Mit Blick auf das Saisonfinale bei Il Lombardia sieht Bakelants wenig Hoffnung auf Veränderung. „Wer soll Lombardei gewinnen, wenn nicht Pogacar?“, fragte er rhetorisch. „Evenepoel und die anderen haben derzeit keine Chance.“
Der Belgier räumte ein, dass eine solche Dominanz zwar historisch beeindruckend sei, aber das Risiko berge, den Radsport vorhersehbar zu machen. „Es ist wie beim Cyclocross mit Mathieu van der Poel – immer dieselbe Geschichte“, sagte er.

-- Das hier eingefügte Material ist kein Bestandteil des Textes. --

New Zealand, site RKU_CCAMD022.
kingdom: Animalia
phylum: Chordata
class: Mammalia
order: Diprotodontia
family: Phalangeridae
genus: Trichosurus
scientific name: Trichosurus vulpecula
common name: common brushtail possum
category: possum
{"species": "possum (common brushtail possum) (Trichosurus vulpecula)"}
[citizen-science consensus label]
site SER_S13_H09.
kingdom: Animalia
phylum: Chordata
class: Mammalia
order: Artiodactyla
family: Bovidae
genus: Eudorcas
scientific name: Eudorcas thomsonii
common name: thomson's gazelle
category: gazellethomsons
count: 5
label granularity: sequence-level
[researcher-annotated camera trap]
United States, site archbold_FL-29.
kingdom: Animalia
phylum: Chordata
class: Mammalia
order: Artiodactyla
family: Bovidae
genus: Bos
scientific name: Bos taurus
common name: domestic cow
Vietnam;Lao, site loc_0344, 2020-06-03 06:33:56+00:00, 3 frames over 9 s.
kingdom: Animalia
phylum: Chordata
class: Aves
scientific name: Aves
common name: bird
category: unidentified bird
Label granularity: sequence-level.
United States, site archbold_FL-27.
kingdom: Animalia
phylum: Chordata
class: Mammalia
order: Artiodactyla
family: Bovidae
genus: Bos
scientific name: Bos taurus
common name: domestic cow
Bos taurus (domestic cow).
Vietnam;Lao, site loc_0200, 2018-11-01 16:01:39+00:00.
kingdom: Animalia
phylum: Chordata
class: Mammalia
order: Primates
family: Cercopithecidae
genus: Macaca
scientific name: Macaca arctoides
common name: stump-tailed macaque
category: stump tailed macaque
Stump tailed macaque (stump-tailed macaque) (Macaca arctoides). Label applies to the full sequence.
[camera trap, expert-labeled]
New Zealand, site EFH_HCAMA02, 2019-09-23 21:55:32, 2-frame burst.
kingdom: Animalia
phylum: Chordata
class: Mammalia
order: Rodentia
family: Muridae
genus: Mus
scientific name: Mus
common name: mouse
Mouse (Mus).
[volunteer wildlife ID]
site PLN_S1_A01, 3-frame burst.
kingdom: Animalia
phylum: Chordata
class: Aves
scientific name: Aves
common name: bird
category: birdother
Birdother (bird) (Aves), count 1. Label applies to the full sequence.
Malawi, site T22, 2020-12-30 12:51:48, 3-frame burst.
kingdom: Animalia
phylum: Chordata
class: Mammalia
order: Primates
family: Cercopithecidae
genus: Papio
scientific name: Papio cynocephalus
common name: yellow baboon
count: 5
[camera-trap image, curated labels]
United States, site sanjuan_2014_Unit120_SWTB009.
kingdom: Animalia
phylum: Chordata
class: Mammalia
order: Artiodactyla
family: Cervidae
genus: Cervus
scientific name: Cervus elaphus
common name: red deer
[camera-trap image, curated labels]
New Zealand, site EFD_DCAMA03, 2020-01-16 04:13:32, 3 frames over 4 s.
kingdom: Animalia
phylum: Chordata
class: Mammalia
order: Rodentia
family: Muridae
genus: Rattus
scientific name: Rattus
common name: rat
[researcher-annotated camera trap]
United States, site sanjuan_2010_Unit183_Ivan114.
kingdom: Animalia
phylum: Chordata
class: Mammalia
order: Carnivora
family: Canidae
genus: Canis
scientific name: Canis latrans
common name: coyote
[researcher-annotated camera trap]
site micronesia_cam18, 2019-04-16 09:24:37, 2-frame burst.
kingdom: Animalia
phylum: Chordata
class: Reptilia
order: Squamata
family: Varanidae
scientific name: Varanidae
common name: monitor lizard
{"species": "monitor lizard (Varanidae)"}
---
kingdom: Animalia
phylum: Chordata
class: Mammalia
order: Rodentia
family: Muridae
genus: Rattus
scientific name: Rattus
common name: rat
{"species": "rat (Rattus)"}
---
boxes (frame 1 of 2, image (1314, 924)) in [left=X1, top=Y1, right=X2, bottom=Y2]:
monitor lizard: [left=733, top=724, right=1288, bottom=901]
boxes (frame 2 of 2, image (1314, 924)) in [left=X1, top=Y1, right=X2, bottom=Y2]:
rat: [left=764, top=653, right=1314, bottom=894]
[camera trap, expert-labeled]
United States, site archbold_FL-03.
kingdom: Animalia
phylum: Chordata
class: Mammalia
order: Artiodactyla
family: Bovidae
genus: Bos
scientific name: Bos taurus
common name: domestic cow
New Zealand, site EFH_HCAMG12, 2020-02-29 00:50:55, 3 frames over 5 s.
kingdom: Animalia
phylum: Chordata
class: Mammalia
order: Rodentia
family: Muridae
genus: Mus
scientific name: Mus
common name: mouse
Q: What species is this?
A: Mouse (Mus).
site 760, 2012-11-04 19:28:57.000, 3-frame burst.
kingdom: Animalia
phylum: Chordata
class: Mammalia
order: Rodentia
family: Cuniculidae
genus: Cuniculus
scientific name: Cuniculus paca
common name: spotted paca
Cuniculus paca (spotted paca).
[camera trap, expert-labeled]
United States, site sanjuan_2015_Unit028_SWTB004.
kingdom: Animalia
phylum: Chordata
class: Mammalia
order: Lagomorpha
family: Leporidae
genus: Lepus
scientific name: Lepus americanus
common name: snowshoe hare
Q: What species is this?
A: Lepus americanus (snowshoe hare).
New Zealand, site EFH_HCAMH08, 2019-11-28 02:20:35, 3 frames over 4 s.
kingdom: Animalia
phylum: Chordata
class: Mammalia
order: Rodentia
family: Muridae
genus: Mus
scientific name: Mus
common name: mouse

Ganz ohne Optimismus bleibt Bakelants jedoch nicht. Die nächste Generation, darunter der 19-jährige Paul Seixas, der in Frankreich Bronze holte, und UAE-Fahrer Isaac del Toro, könne langfristig neuen Schwung bringen. „Es ist zu früh, um zu sagen, ob sie jemals Pogacars Niveau erreichen“, so Bakelants. „Aber genau diese jungen Fahrer sorgen wieder für Spannung. Erst wenn alle Puzzleteile zusammenfallen, werden wir wieder echte Duelle sehen.“
Bis dahin bleibt der Radsport fest in der Hand von Pogacar – grandios anzuschauen, aber, wie Bakelants feststellt, vielleicht ein wenig zu berechenbar für sein eigenes Wohl.